Eight years after bashing a four-year-old boy to death, a NSW man has lost his bid for bail while awaiting trial on rape charges.
The 30-year-old, who can't be named for legal reasons, was charged in April 2018 with two counts of sexual intercourse without consent and one of stalking or intimidation with the intention of causing fear of physical harm.
He was sentenced in 2013 to at least six years' jail after pleading guilty to the manslaughter of his then-girlfriend's young son while bathing him as he was coming down off amphetamines in 2011.
In applying for bail in the Supreme Court on Wednesday, the man's lawyer said his conviction over the killing had made him "vulnerable" in jail.
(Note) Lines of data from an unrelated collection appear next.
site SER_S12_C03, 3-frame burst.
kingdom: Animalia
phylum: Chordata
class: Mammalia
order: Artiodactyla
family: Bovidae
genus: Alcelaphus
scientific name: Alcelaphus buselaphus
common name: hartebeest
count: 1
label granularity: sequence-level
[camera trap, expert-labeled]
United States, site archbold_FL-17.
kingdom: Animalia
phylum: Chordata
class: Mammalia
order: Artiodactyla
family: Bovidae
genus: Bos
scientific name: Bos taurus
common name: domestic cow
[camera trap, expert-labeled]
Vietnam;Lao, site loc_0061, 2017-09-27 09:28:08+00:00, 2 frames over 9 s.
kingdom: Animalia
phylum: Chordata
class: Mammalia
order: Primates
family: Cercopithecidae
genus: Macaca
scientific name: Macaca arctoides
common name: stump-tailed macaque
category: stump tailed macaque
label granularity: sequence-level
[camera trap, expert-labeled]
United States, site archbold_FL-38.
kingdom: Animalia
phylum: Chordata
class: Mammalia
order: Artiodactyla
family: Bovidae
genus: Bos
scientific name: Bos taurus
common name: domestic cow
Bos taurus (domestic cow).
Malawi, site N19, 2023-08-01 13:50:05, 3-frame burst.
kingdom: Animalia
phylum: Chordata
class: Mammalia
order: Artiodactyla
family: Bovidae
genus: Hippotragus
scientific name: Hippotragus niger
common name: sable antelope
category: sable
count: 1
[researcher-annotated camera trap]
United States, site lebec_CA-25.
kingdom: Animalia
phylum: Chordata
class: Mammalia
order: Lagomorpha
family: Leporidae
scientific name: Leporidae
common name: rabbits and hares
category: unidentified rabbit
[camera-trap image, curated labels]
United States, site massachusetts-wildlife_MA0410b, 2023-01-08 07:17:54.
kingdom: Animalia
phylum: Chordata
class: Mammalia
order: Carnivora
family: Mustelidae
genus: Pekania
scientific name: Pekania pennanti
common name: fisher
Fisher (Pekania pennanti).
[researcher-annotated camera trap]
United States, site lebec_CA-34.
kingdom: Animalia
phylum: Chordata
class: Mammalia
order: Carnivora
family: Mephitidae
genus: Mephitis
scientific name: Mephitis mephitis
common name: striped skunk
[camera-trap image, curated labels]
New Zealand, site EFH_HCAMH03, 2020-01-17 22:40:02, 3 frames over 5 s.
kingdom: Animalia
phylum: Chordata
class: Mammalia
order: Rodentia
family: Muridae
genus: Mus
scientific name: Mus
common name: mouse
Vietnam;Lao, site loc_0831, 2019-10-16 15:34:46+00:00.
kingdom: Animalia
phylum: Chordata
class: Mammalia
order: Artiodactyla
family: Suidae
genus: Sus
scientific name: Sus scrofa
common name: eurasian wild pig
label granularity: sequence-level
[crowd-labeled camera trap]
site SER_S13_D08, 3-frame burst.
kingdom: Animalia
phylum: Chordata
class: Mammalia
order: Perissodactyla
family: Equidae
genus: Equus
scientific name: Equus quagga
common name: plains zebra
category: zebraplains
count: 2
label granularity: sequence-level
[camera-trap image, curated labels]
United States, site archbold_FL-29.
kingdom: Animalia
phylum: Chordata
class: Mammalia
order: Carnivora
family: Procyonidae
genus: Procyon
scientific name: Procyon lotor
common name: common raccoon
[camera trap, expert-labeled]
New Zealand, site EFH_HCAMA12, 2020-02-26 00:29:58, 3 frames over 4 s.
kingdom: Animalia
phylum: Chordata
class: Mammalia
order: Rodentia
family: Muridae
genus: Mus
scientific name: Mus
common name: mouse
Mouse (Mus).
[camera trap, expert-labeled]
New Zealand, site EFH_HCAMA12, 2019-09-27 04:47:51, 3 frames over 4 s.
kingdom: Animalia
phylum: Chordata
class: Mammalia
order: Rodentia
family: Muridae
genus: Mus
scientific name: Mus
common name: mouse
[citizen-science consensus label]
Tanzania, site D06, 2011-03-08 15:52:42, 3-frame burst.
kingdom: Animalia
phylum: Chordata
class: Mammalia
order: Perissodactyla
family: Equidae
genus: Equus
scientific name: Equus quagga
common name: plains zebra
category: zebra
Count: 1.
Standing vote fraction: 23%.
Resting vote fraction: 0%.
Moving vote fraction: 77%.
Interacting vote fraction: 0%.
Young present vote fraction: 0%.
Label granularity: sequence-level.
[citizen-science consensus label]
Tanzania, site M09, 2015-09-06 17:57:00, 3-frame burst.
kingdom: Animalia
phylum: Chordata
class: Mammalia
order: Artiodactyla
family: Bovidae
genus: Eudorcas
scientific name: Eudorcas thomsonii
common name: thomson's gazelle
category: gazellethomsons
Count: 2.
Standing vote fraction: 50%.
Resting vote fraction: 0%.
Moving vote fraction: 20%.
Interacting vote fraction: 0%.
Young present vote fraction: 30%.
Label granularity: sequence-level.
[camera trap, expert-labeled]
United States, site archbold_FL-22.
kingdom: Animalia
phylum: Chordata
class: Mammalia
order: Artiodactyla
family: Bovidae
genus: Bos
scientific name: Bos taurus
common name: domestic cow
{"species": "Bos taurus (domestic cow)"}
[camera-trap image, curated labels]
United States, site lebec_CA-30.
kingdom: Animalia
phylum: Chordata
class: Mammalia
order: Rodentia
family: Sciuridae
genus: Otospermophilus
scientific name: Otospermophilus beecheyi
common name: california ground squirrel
He argued any risk he presented to the alleged victim could be mitigated by strict bail conditions that would see him essentially living under house arrest with his parents on the South Coast.
But Justice Peter Garling revealed the man had already managed to contact the woman by letter sent from jail.
"How does the court stop a letter of this kind which is, based on one view, a letter to attempt to persuade the complainant to change her mind and not proceed?" he said.
Justice Garling said while he had no doubt the man's parents were "diligent, well meaning people", he wasn't sure they could stop their son from writing another letter when professionals in prison could not.
The Crown said the fact the man had sent his alleged victim a letter was a "significant concern" even if the man was bailed to an address five hours away from the woman, as in the case of the letter "distance didn't matter".
The court heard the alleged victim was the man's ex-girlfriend and had made a complaint while attending a police station to return his belongings on "neutral ground" after they broke up.
The man's lawyer said he would defend the charges and submitted there was some doubt about the complainant's version of events due to her failure to immediately report them to anyone.
However, Justice Garling noted the Crown case was "reasonably strong" and that the District Court had decided to commit the man to trial.
"It follows that the court must have been satisfied that there was evidence to support the case," he said.
"It does appear that there is material capable of corroborating the account of the complainant."
In refusing bail, Justice Garling noted the man was charged with offences carrying a maximum penalty of 14 years in prison.
He is due to face trial in February 2020.